Spatial question entries:
<<<<
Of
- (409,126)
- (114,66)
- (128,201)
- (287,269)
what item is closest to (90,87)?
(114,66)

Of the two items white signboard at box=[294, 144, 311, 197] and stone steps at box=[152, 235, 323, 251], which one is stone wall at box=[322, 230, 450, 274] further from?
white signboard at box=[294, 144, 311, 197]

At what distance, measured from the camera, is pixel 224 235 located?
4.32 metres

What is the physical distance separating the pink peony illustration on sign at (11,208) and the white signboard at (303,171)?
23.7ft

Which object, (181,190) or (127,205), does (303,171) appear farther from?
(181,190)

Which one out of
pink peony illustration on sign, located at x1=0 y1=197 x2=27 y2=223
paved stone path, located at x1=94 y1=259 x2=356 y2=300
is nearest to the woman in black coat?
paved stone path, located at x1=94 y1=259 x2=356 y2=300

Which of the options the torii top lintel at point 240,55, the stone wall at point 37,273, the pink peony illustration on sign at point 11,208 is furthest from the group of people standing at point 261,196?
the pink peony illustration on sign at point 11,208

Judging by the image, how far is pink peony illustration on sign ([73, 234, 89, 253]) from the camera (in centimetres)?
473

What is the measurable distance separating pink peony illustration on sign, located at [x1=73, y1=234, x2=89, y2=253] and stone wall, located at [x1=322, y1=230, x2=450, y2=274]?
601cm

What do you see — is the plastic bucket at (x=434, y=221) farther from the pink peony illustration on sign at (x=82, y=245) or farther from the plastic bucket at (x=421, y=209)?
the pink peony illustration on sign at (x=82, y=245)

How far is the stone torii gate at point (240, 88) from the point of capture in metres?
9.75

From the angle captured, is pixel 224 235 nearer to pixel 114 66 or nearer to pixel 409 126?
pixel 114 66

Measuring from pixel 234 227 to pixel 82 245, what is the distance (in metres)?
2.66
>>>>
→ **Your objective**:
Reproduce all of the items above word for word, keeping every line as it stands.

→ **Finished exercise**:
Of
- (409,126)
- (114,66)
- (128,201)
- (287,269)
what item is closest to (90,87)?
(114,66)

Of the two items white signboard at box=[294, 144, 311, 197] and stone steps at box=[152, 235, 323, 251], which one is stone wall at box=[322, 230, 450, 274] further from?
white signboard at box=[294, 144, 311, 197]

At what distance, measured from the camera, is pixel 224 235 located?
4.32 metres

What is the physical distance separating the pink peony illustration on sign at (11,208) and the white signboard at (303,171)?
23.7ft

Which object, (181,190) or (127,205), does (303,171) appear farther from?
(181,190)

Which one out of
pink peony illustration on sign, located at x1=0 y1=197 x2=27 y2=223
paved stone path, located at x1=94 y1=259 x2=356 y2=300
is nearest to the woman in black coat?
paved stone path, located at x1=94 y1=259 x2=356 y2=300

Which of the options the torii top lintel at point 240,55, the stone wall at point 37,273, the pink peony illustration on sign at point 11,208 is furthest from the group of people standing at point 261,196?
the pink peony illustration on sign at point 11,208

Judging by the image, how far is pink peony illustration on sign ([73, 234, 89, 253]) from the camera (in centimetres)?
473

What is the measurable distance separating pink peony illustration on sign, located at [x1=73, y1=234, x2=89, y2=253] and stone wall, located at [x1=322, y1=230, x2=450, y2=274]?
601cm

What do you see — is the plastic bucket at (x=434, y=221) farther from the pink peony illustration on sign at (x=82, y=245) or farther from the plastic bucket at (x=421, y=209)?
the pink peony illustration on sign at (x=82, y=245)

How far is the stone torii gate at point (240, 88) from the point of capture in metres?
9.75

From the angle captured, is pixel 224 235 nearer to pixel 114 66 or nearer to pixel 409 126?
pixel 114 66

Measuring from pixel 234 227 to pixel 82 245, what is the distance (in metres)?
2.66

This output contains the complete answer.